Text passage
====

In The Know is a daily synopsis of Oklahoma policy-related news and blogs. Inclusion of a story does not necessarily mean endorsement by the Oklahoma Policy Institute. You can sign up here to receive In The Know by e-mail.
The State Board of Education chose Thursday to delay the decision to rehire testing company CTB/McGraw-Hill. The company had previously been fired following two consecutive years of statewide disruptions during testing. Despite calls for her resignation from a Board member and a state legislator following accusations of cronyism, state schools Superintendent Janet Barresi says she is not stepping down.
The Tulsa World’s Editorial Board is calling for Barresi’s resignation, arguing that she has lost the confidence of the state Board of Education and the people of Oklahoma. The state Board of Education also unveiled and approved membership of a standards creation steering committee on Thursday, over Barresi’s attempts to amend the motion. The committee will oversee the standards creation process approved this year following the repeal of Common Core. The Tulsa World spoke to three retired educators on the eve of their inductions to the Oklahoma African-American Educators Hall of Fame about their memories of desegregation in Tulsa. We’ve written before about how Tulsa schools are still largely segregated by race and income.

====

(Stored dataset items)
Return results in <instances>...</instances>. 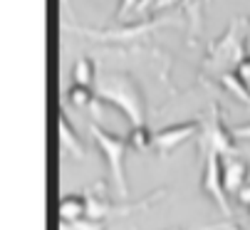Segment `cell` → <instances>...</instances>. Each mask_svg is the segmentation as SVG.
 <instances>
[{
	"instance_id": "1",
	"label": "cell",
	"mask_w": 250,
	"mask_h": 230,
	"mask_svg": "<svg viewBox=\"0 0 250 230\" xmlns=\"http://www.w3.org/2000/svg\"><path fill=\"white\" fill-rule=\"evenodd\" d=\"M97 97L114 104L124 117L129 119L131 126H144L146 119V97L141 84L131 74L124 72H109L102 74L97 82Z\"/></svg>"
},
{
	"instance_id": "2",
	"label": "cell",
	"mask_w": 250,
	"mask_h": 230,
	"mask_svg": "<svg viewBox=\"0 0 250 230\" xmlns=\"http://www.w3.org/2000/svg\"><path fill=\"white\" fill-rule=\"evenodd\" d=\"M89 134H92V141L97 144V148L102 151V156L106 159V166H109V173H112V181H114V186L119 190V196L126 198L129 188H126V173H124V156H126V151L131 148L129 139L104 131L94 122L89 124Z\"/></svg>"
},
{
	"instance_id": "3",
	"label": "cell",
	"mask_w": 250,
	"mask_h": 230,
	"mask_svg": "<svg viewBox=\"0 0 250 230\" xmlns=\"http://www.w3.org/2000/svg\"><path fill=\"white\" fill-rule=\"evenodd\" d=\"M201 190L221 208V213L230 215L228 193L223 186V156L216 151H203V173H201Z\"/></svg>"
},
{
	"instance_id": "4",
	"label": "cell",
	"mask_w": 250,
	"mask_h": 230,
	"mask_svg": "<svg viewBox=\"0 0 250 230\" xmlns=\"http://www.w3.org/2000/svg\"><path fill=\"white\" fill-rule=\"evenodd\" d=\"M203 151H216L223 159L235 156L238 146H235V134L221 122V111L218 106H210V122L203 126Z\"/></svg>"
},
{
	"instance_id": "5",
	"label": "cell",
	"mask_w": 250,
	"mask_h": 230,
	"mask_svg": "<svg viewBox=\"0 0 250 230\" xmlns=\"http://www.w3.org/2000/svg\"><path fill=\"white\" fill-rule=\"evenodd\" d=\"M203 131V126L198 122H181V124H171L166 129H159L154 134V146L159 148L161 156H166V153H171L173 148H178L181 144L191 141L193 136H198Z\"/></svg>"
},
{
	"instance_id": "6",
	"label": "cell",
	"mask_w": 250,
	"mask_h": 230,
	"mask_svg": "<svg viewBox=\"0 0 250 230\" xmlns=\"http://www.w3.org/2000/svg\"><path fill=\"white\" fill-rule=\"evenodd\" d=\"M164 22H171V20H164V18H146V20H141V22H134V25H126V27H114V30H80L77 27V32H82L84 37H92V40H134V37H139V35H146V32H151V30H156L159 25H164Z\"/></svg>"
},
{
	"instance_id": "7",
	"label": "cell",
	"mask_w": 250,
	"mask_h": 230,
	"mask_svg": "<svg viewBox=\"0 0 250 230\" xmlns=\"http://www.w3.org/2000/svg\"><path fill=\"white\" fill-rule=\"evenodd\" d=\"M57 215L62 223H69V225L87 220L89 218V196H80V193L62 196L60 206H57Z\"/></svg>"
},
{
	"instance_id": "8",
	"label": "cell",
	"mask_w": 250,
	"mask_h": 230,
	"mask_svg": "<svg viewBox=\"0 0 250 230\" xmlns=\"http://www.w3.org/2000/svg\"><path fill=\"white\" fill-rule=\"evenodd\" d=\"M57 134H60L62 148L69 153V156H75V159H84V156H87V151H84V146H82L80 134L75 131L72 122L67 119V114H64L62 109H60V114H57Z\"/></svg>"
},
{
	"instance_id": "9",
	"label": "cell",
	"mask_w": 250,
	"mask_h": 230,
	"mask_svg": "<svg viewBox=\"0 0 250 230\" xmlns=\"http://www.w3.org/2000/svg\"><path fill=\"white\" fill-rule=\"evenodd\" d=\"M248 173L250 166L235 156L223 159V186H226V193H240V188L248 183Z\"/></svg>"
},
{
	"instance_id": "10",
	"label": "cell",
	"mask_w": 250,
	"mask_h": 230,
	"mask_svg": "<svg viewBox=\"0 0 250 230\" xmlns=\"http://www.w3.org/2000/svg\"><path fill=\"white\" fill-rule=\"evenodd\" d=\"M72 80H75V84L92 87L94 80H97V64H94V60L80 57V60L75 62V67H72Z\"/></svg>"
},
{
	"instance_id": "11",
	"label": "cell",
	"mask_w": 250,
	"mask_h": 230,
	"mask_svg": "<svg viewBox=\"0 0 250 230\" xmlns=\"http://www.w3.org/2000/svg\"><path fill=\"white\" fill-rule=\"evenodd\" d=\"M97 92H92V87H82V84H72L67 89V102L77 106V109H89L97 102Z\"/></svg>"
},
{
	"instance_id": "12",
	"label": "cell",
	"mask_w": 250,
	"mask_h": 230,
	"mask_svg": "<svg viewBox=\"0 0 250 230\" xmlns=\"http://www.w3.org/2000/svg\"><path fill=\"white\" fill-rule=\"evenodd\" d=\"M126 139H129V146L136 148V151H149L154 146V134L149 131L146 124L144 126H131L129 134H126Z\"/></svg>"
},
{
	"instance_id": "13",
	"label": "cell",
	"mask_w": 250,
	"mask_h": 230,
	"mask_svg": "<svg viewBox=\"0 0 250 230\" xmlns=\"http://www.w3.org/2000/svg\"><path fill=\"white\" fill-rule=\"evenodd\" d=\"M221 82H223V87H226L228 92H233V94H235L240 102L250 104V89H248V87H245V84L238 80V77H235V72H230V74H223V80H221Z\"/></svg>"
},
{
	"instance_id": "14",
	"label": "cell",
	"mask_w": 250,
	"mask_h": 230,
	"mask_svg": "<svg viewBox=\"0 0 250 230\" xmlns=\"http://www.w3.org/2000/svg\"><path fill=\"white\" fill-rule=\"evenodd\" d=\"M146 3H149V0H119L117 20H124V18H126V15H131V13H141Z\"/></svg>"
},
{
	"instance_id": "15",
	"label": "cell",
	"mask_w": 250,
	"mask_h": 230,
	"mask_svg": "<svg viewBox=\"0 0 250 230\" xmlns=\"http://www.w3.org/2000/svg\"><path fill=\"white\" fill-rule=\"evenodd\" d=\"M235 77L250 89V57H243V60L235 64Z\"/></svg>"
},
{
	"instance_id": "16",
	"label": "cell",
	"mask_w": 250,
	"mask_h": 230,
	"mask_svg": "<svg viewBox=\"0 0 250 230\" xmlns=\"http://www.w3.org/2000/svg\"><path fill=\"white\" fill-rule=\"evenodd\" d=\"M72 228H75V230H104V223H102V220H89V218H87V220L75 223Z\"/></svg>"
},
{
	"instance_id": "17",
	"label": "cell",
	"mask_w": 250,
	"mask_h": 230,
	"mask_svg": "<svg viewBox=\"0 0 250 230\" xmlns=\"http://www.w3.org/2000/svg\"><path fill=\"white\" fill-rule=\"evenodd\" d=\"M238 201H240V206H243V208H248V210H250V183H245V186L240 188Z\"/></svg>"
},
{
	"instance_id": "18",
	"label": "cell",
	"mask_w": 250,
	"mask_h": 230,
	"mask_svg": "<svg viewBox=\"0 0 250 230\" xmlns=\"http://www.w3.org/2000/svg\"><path fill=\"white\" fill-rule=\"evenodd\" d=\"M233 134H235V139H250V124H245V126H235Z\"/></svg>"
},
{
	"instance_id": "19",
	"label": "cell",
	"mask_w": 250,
	"mask_h": 230,
	"mask_svg": "<svg viewBox=\"0 0 250 230\" xmlns=\"http://www.w3.org/2000/svg\"><path fill=\"white\" fill-rule=\"evenodd\" d=\"M210 230H243V228H238V225H230V223H223V225H218V228H210Z\"/></svg>"
},
{
	"instance_id": "20",
	"label": "cell",
	"mask_w": 250,
	"mask_h": 230,
	"mask_svg": "<svg viewBox=\"0 0 250 230\" xmlns=\"http://www.w3.org/2000/svg\"><path fill=\"white\" fill-rule=\"evenodd\" d=\"M181 3H184L186 8H191V5H196V3H198V0H181Z\"/></svg>"
},
{
	"instance_id": "21",
	"label": "cell",
	"mask_w": 250,
	"mask_h": 230,
	"mask_svg": "<svg viewBox=\"0 0 250 230\" xmlns=\"http://www.w3.org/2000/svg\"><path fill=\"white\" fill-rule=\"evenodd\" d=\"M208 230H210V228H208Z\"/></svg>"
}]
</instances>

====

Prompt A
Answer these questions using the Oklahoma policy news summary:
(i) Which testing company did the State Board of Education put off deciding whether to rehire?
(ii) What does the Tulsa World's Editorial Board argue Barresi has lost?
(iii) What will the new steering committee oversee?
Prompt B
Continue the Oklahoma policy news summary, starting after its final sentence.

Task output A
(i) CTB/McGraw-Hill.
(ii) The confidence of the state Board of Education and the people of Oklahoma.
(iii) The standards creation process approved this year following the repeal of Common Core.

Task output B
Oklahoma’s remodeled execution chamber, complete with reformed protocols, will be completed in time for executions in November, according to state Department of Corrections director Robert Patton. A federal judge had previously expressed concern regarding the state’s ability to meet the November deadline. A statewide campaign against “smurfing,” wherein a third party purchases pseudoephedrine for a meth cook who may be barred from purchasing the drug, kicked off Thursday. State officials hope the campaign will stem the production of methamphetamine in Oklahoma. In his Journal Record column, Arnold Hamilton argued that legislators’ recent efforts to push for a religious monument at the state Capitol is a cynical power play. The Oklahoma Gazette described tensions over energy production in Oklahoma, from earthquakes to taxation.
State officials have announced that Oklahoma exceeded its year-two Complete College America goals, achieving more than double the target number of degrees and certificates. The initiative aims to increased the number of degrees and certificates earned in the state by 1,700 per year through 2023. KGOU described how a growing trend of renting properties in downtown Oklahoma City could force people looking for affordable housing to outlying neighborhoods.
StateImpact explained confusion and controversy over the ‘Waters of the United States’ designation, the federal government’s attempt to define which bodies of water qualify for protection under the Clean Water Act. Some state officials claim it represents a federal takeover of Oklahoma’s waterways and an additional headache for the state’s farmers and ranchers. Due to worsening drought, Oklahoma farmers have begun to plant winter wheat earlier than normal this year, hoping to use what little moisture remains in the soil.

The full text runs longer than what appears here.